- [Extrait à lire]:
- - - - - - -

Les bombes fumigènes sont généralement utilisées soit pour masquer certaines positions stratégiques à l’adversaire, soit pour lui dissimuler des mouvements de troupes. En 1942, la Macdonald Chemicals Limited, de Waterloo, fabrique déjà ce type de bombes, mais l’entreprise ne peut pas répondre à elle seule à la demande britannique, qui se chiffre en millions d’unités. Comme la Miner Rubber prévoit, à la même époque, licencier du personnel en raison du manque d’approvisionnement en caoutchouc brut et que, de plus, elle possède un certain nombre de presses pouvant être adaptées à la production de bombes fumigènes, l’entreprise de Granby semble toute désignée pour combler les besoins militaires. Un incendie au Projet no 34 de Waterloo (Macdonald Chemicals), le 22 avril 1942, fait définitivement pencher la balance en faveur de la Miner Rubber.

Les installations de l'usine de bombes fumigènes, de la rue Guy, toujours en place, en 1950.
Les installations de l’usine de bombes fumigènes de la rue Maisonneuve, toujours en place, en 1950.

- - - - - - -

- [Extrait des données]:
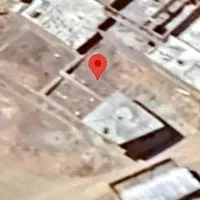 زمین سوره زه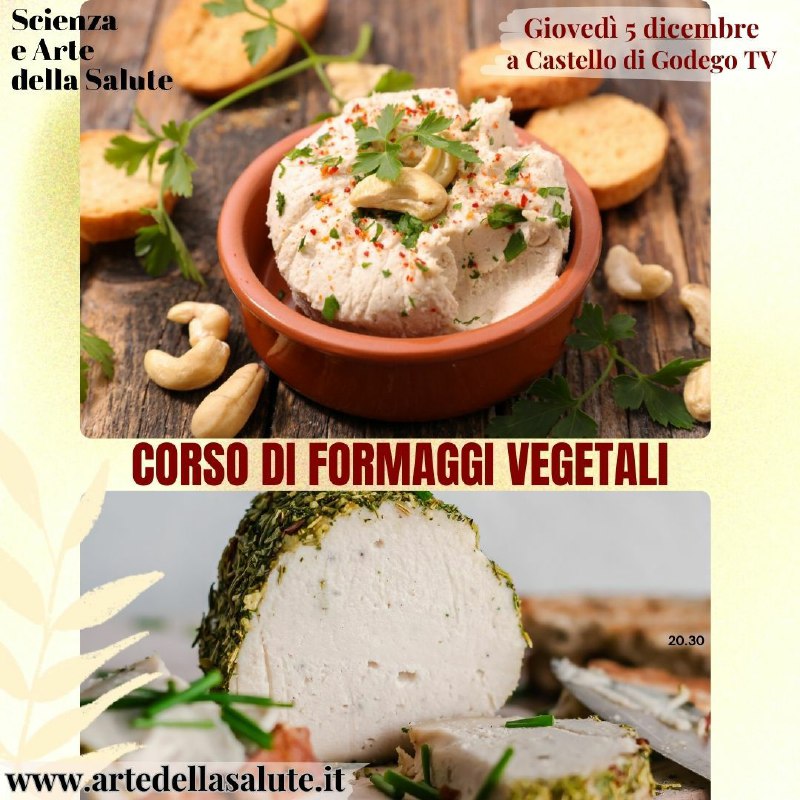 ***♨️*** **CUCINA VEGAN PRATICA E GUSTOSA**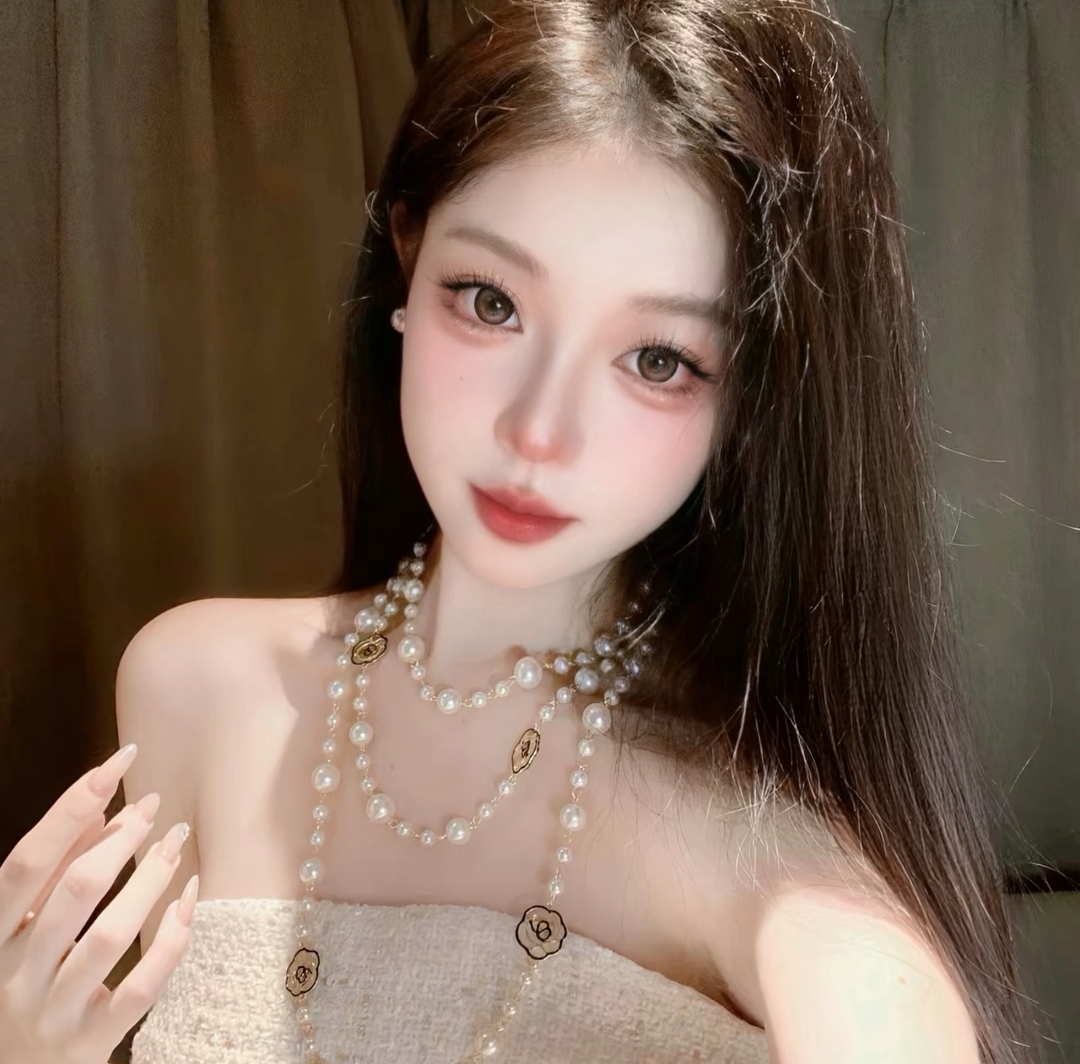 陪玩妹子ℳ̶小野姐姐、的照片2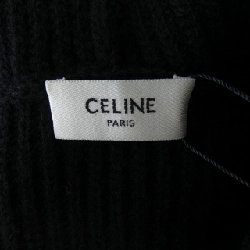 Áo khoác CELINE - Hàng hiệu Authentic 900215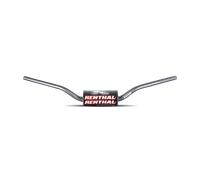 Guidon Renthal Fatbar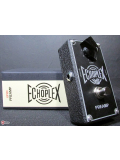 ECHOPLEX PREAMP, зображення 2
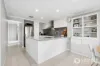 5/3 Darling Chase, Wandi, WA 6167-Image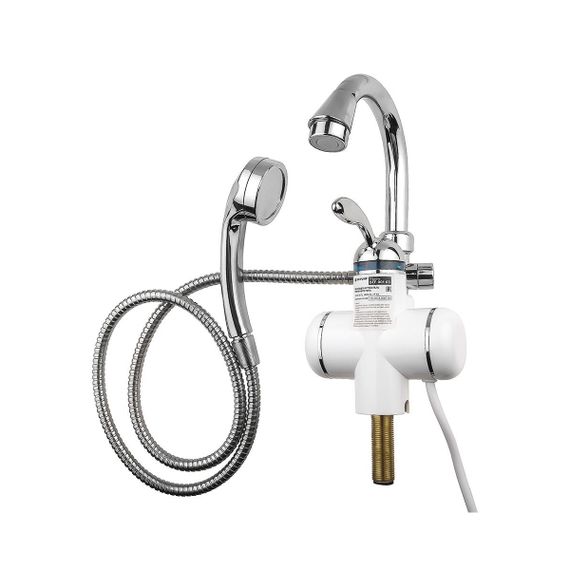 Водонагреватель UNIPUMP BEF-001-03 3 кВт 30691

- - - - - - -

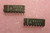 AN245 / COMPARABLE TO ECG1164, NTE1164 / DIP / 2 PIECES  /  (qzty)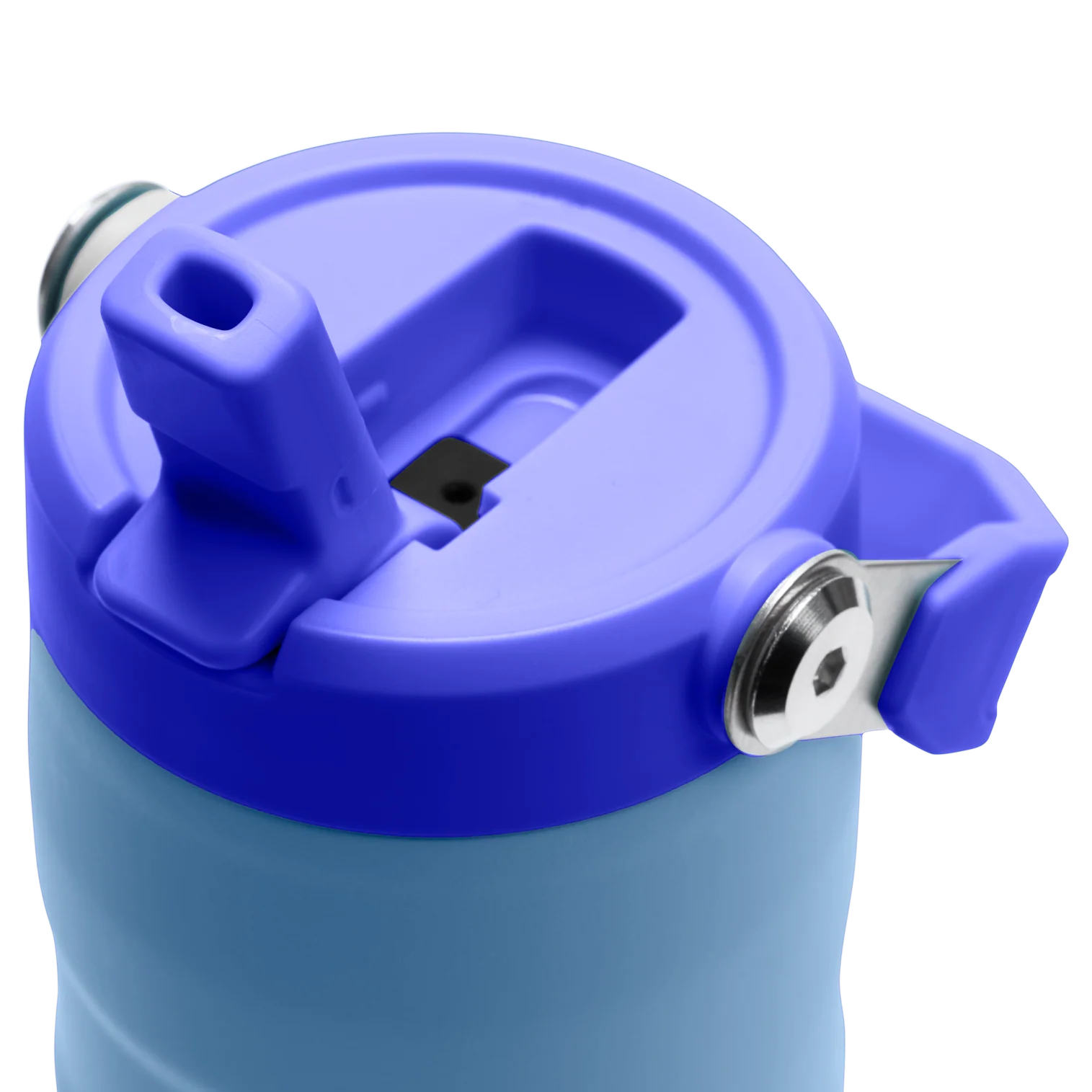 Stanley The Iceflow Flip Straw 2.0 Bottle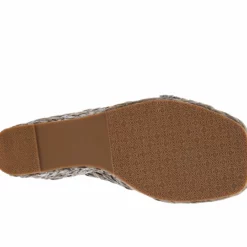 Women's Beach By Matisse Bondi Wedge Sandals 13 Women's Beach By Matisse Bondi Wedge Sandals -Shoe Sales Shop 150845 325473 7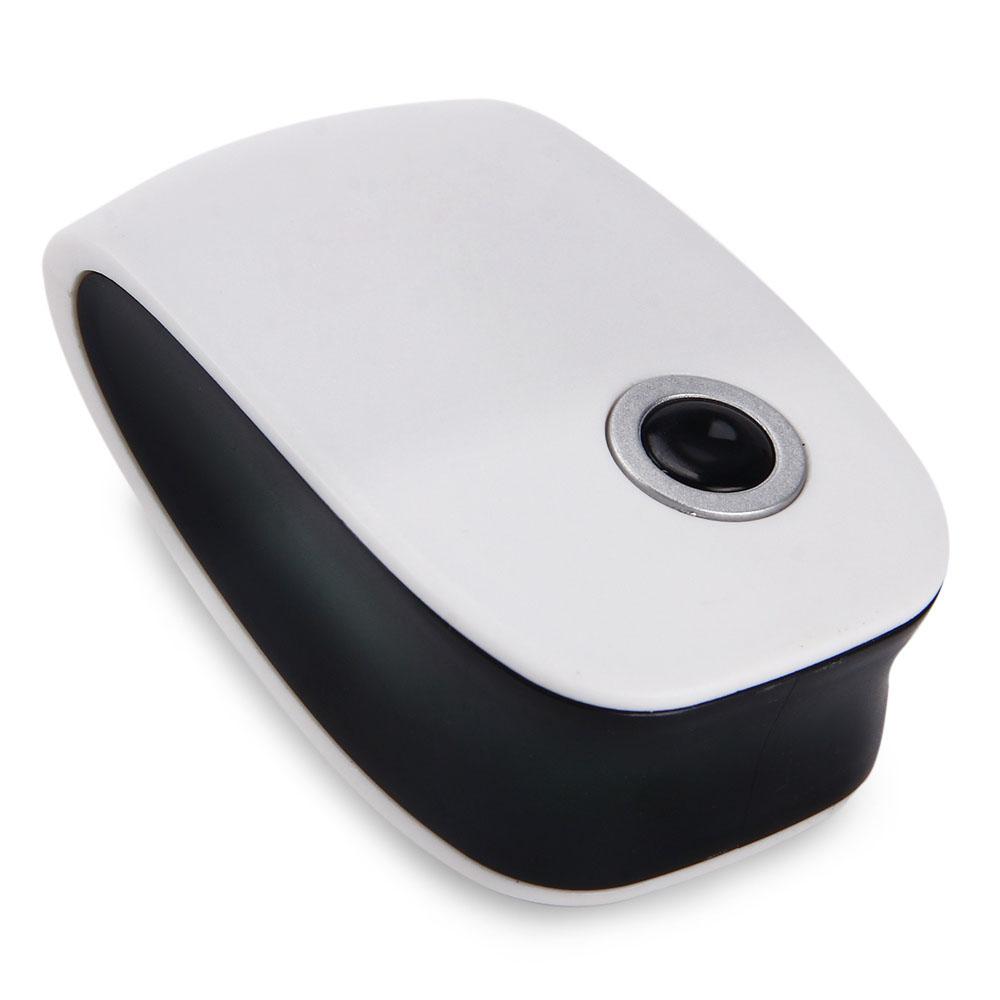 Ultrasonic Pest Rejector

- - - - - - -

- [Tâche 1]: Recopiez fidèlement le passage de l'extrait sur les bombes fumigènes compris entre « Les bombes fumigènes » et « la Miner Rubber. », ces deux passages inclus.
- [Tâche 2]: Indiquez si chacune des affirmations suivantes concorde avec l'extrait sur les bombes fumigènes, en répondant par oui ou par non et en citant textuellement les mots décisifs : (a) en 1942, la Macdonald Chemicals Limited fabrique déjà des bombes fumigènes ; (b) à la même époque, la Miner Rubber prévoit d'embaucher du personnel ; (c) l'incendie au Projet no 34 de Waterloo survient le 22 avril 1942.
- [Tâche 3]: Poursuivez le texte sur la fabrication de bombes fumigènes par la Miner Rubber à partir de l'endroit où il s'arrête.

- [Réponse 1]:
Les bombes fumigènes sont généralement utilisées soit pour masquer certaines positions stratégiques à l’adversaire, soit pour lui dissimuler des mouvements de troupes. En 1942, la Macdonald Chemicals Limited, de Waterloo, fabrique déjà ce type de bombes, mais l’entreprise ne peut pas répondre à elle seule à la demande britannique, qui se chiffre en millions d’unités. Comme la Miner Rubber prévoit, à la même époque, licencier du personnel en raison du manque d’approvisionnement en caoutchouc brut et que, de plus, elle possède un certain nombre de presses pouvant être adaptées à la production de bombes fumigènes, l’entreprise de Granby semble toute désignée pour combler les besoins militaires. Un incendie au Projet no 34 de Waterloo (Macdonald Chemicals), le 22 avril 1942, fait définitivement pencher la balance en faveur de la Miner Rubber.

- [Réponse 2]:
(a) Oui : « En 1942, la Macdonald Chemicals Limited, de Waterloo, fabrique déjà ce type de bombes ».
(b) Non : « la Miner Rubber prévoit, à la même époque, licencier du personnel ».
(c) Oui : « Un incendie au Projet no 34 de Waterloo (Macdonald Chemicals), le 22 avril 1942 ».

- [Réponse 3]:
Au nom du ministère canadien de la Défense, le service des propriétés de la Allied War Supplies identifie, au début de mai 1942, des terrains près de la ville de Granby, au coût de 1.19 $ le pied carré, pour construire un nouveau complexe industriel. L’incendie de l’usine de la Macdonald Chemicals de Waterloo a fait réaliser aux responsables qu’il vaut mieux s’éloigner quelque peu des zones habitées. L’emplacement a aussi été choisi parce que la Ville de Granby s’est engagée à fournir à ses frais les services d’eau, d’aqueduc et d’égout et à construire un chemin en gravier jusqu’à la propriété. L’usine proposée pour le Projet no 45 serait la propriété unique et complète du gouvernement canadien et aurait une capacité de 350 000 bombes fumigènes de 2 pouces par mois, le processus complet de fabrication devant y être réalisé. Les coûts de la construction des bâtiments sont évalués à 149 000 $, alors qu’une somme de 194 000 $ est réservée pour l’équipement et la machinerie, pour un total de 343 000 $.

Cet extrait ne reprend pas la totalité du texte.